▶ [Objetivo]
Retoma el texto de abajo sobre el propósito de Dios para su iglesia y continúalo a partir de su última oración.
─── Bloque de texto ───
El propósito de Dios para su iglesia

La iglesia es el medio escogido por Dios para la salvación de los hombres. Su misión es llevar el evangelio al mundo. Por medio de la iglesia se hará manifiesta, aun a las “fuerzas espirituales malignas en las regiones celestiales” (Efe. 6:12) el despliegue final y completo del amor de Dios.
Muchas y maravillosas son las promesas en las Escrituras concernientes a la iglesia. “Mi casa será llamada casa de oración para todos los pueblos” (Isa. 56:7). “Te guardaré y haré de ti un pacto para el pueblo, para que restaures el país y repartas las propiedades asoladas; para que digas a los cautivos: ‘¡Salgan!’, y a los que viven en tinieblas: ‘¡Están en libertad!’ ” (Isa. 49:8, 9). “¿Puede una madre olvidar a su niño de pecho, y dejar de amar al hijo que ha dado a luz? Aun cuando ella lo olvidara, ¡yo no te olvidaré!” (Isa. 49:15).
La iglesia es la fortaleza de Dios, su ciudad de refugio, que sostiene en el mundo rebelde. Cualquier traición a la iglesia es traición a él mismo, que ha comprado a la humanidad con la sangre de su Hijo unigénito. Desde el principio, la iglesia ha estado formada por personas fieles. En cada época los centinelas de Dios han dado un testimonio fiel a la generación en la cual vivieron. Dios ha enviado sus ángeles a ministrar en su iglesia, y las puertas del infierno no han podido prevalecer contra su pueblo. Ni una fuerza opositora se ha levantado para contrarrestar su obra sin que él lo haya previsto. No ha dejado abandonada a su iglesia, sino que ha señalado lo que ocurriría por medio de declaraciones proféticas. Todos sus propósitos se cumplirán. La verdad está inspirada y protegida por Dios, y triunfará contra cualquier oposición.
Por débil y defectuosa que parezca, la iglesia es el objeto al cual Dios dedica suprema consideración. Es el escenario de su gracia, en el cual se deleita en revelar su poder para transformar corazones.
Los reinos mundanales son regidos por el poder físico, pero todo instrumento de coerción queda desterrado del Reino de Cristo. Este Reino debe elevar y ennoblecer a la humanidad. La iglesia de Dios está llena de diferentes dones y dotada del Espíritu Santo.
─── Listado ───
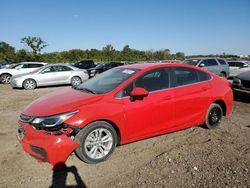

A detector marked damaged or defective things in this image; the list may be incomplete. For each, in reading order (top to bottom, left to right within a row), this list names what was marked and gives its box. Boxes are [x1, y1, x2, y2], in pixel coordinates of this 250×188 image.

damaged front bumper [17, 122, 79, 166]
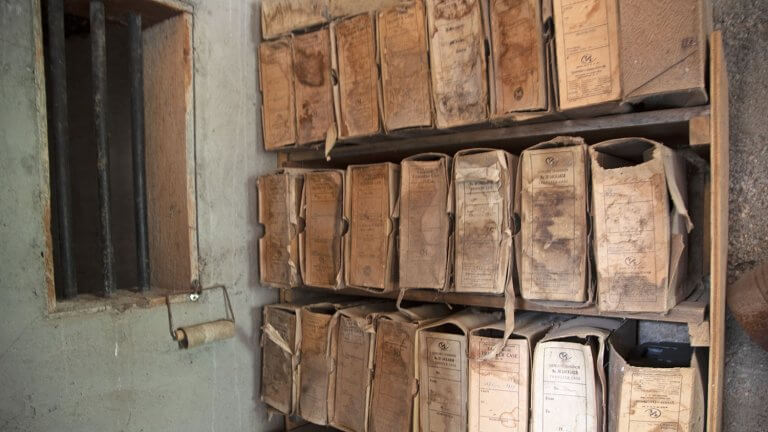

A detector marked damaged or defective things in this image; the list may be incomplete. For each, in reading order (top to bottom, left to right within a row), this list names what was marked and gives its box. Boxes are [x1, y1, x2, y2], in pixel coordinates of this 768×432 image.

rusty metal bar [46, 0, 78, 298]
rusty metal bar [89, 0, 115, 294]
rusty metal bar [129, 13, 150, 292]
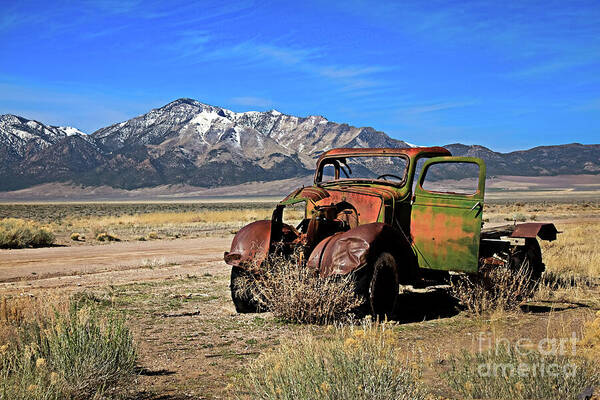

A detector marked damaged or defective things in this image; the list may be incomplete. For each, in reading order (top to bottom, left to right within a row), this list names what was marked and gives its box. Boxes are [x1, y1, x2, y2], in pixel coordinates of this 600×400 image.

rusty fender [224, 219, 274, 268]
rusty fender [304, 222, 404, 278]
abandoned truck [224, 145, 556, 318]
rusty truck [225, 145, 556, 318]
rusty fender [510, 222, 556, 241]
rusted metal surface [508, 222, 560, 241]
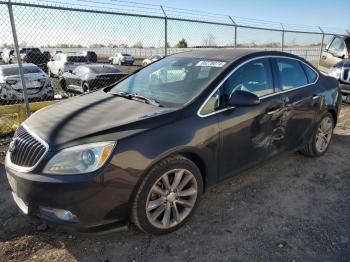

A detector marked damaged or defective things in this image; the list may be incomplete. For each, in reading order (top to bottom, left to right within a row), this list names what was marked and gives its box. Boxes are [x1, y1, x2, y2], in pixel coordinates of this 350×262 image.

damaged vehicle [0, 63, 54, 103]
damaged vehicle [59, 64, 128, 92]
damaged vehicle [4, 50, 340, 234]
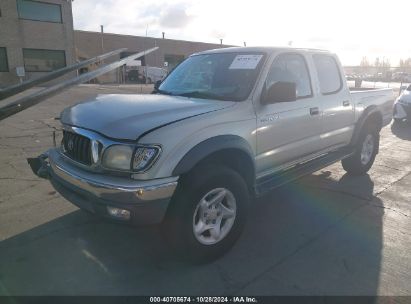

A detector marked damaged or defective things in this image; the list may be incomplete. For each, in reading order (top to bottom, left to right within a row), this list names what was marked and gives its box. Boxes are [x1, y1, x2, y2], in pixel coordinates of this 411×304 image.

damaged front bumper [27, 148, 179, 224]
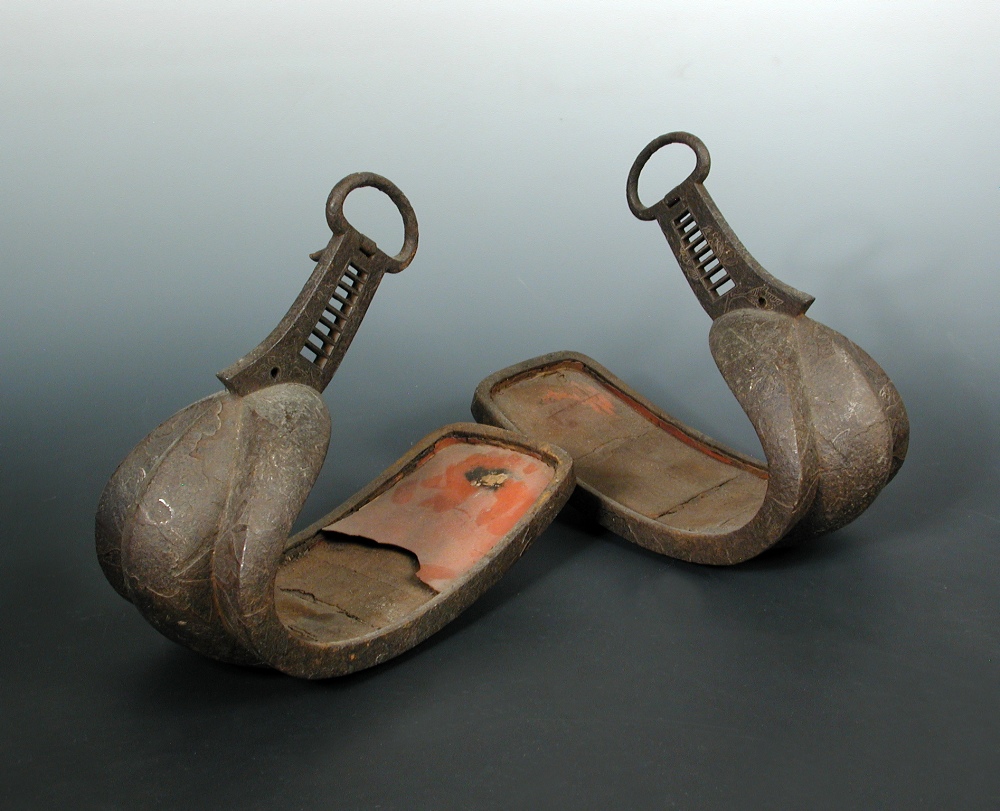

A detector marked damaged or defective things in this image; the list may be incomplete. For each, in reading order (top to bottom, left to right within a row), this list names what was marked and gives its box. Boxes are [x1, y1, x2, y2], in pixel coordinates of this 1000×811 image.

rusted iron surface [99, 176, 580, 680]
rusted iron surface [472, 135, 912, 564]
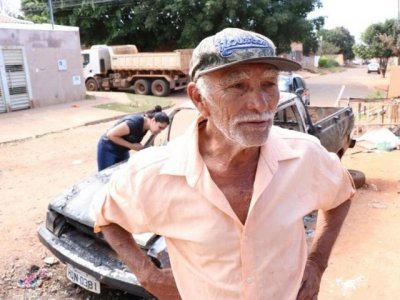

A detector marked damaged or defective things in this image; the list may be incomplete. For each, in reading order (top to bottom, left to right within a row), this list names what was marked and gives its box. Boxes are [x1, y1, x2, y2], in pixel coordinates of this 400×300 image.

rusty vehicle [82, 44, 193, 96]
rusty vehicle [38, 92, 356, 298]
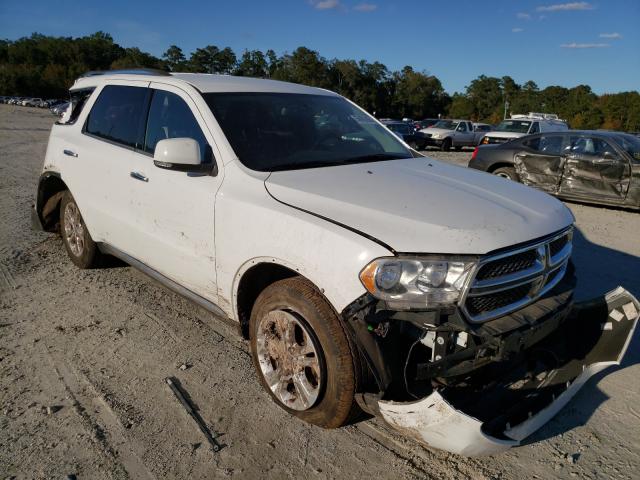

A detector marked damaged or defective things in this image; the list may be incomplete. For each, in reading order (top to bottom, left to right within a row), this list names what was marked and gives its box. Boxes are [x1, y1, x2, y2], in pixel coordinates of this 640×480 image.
───
▶ [Resultado del ejercicio]
Desde el principio Dios ha obrado por medio de su pueblo para traer bendición al mundo. Para la antigua nación egipcia, Dios hizo de José una fuente de vida. Por medio de él fue preservado el pueblo. Dios salvó la vida de todos los sabios de Babilonia por medio de Daniel. Estas liberaciones ilustran las bendiciones espirituales ofrecidas al mundo por medio del Dios a quien José y Daniel adoraban. Todo aquel que muestre el amor de Cristo al mundo es colaborador de Dios para bendecir a la humanidad.
Dios deseaba que Israel fuese como manantiales de salvación en el mundo. Las naciones del mundo habían perdido el conocimiento de Dios. Lo habían conocido antes, pero “no lo glorificaron como a Dios ni le dieron gracias, sino que se extraviaron en sus inútiles razonamientos, y se les oscureció su insensato corazón” (Rom. 1:21). Aun así, Dios no los borró de la existencia. Se proponía darles la oportunidad de llegar a conocerlo por medio de su pueblo escogido. Mediante el servicio sacrificial Cristo debía ser enaltecido, y todos los que lo miraran vivirían. Todo el sistema de tipos y símbolos constituía una profecía resumida del evangelio.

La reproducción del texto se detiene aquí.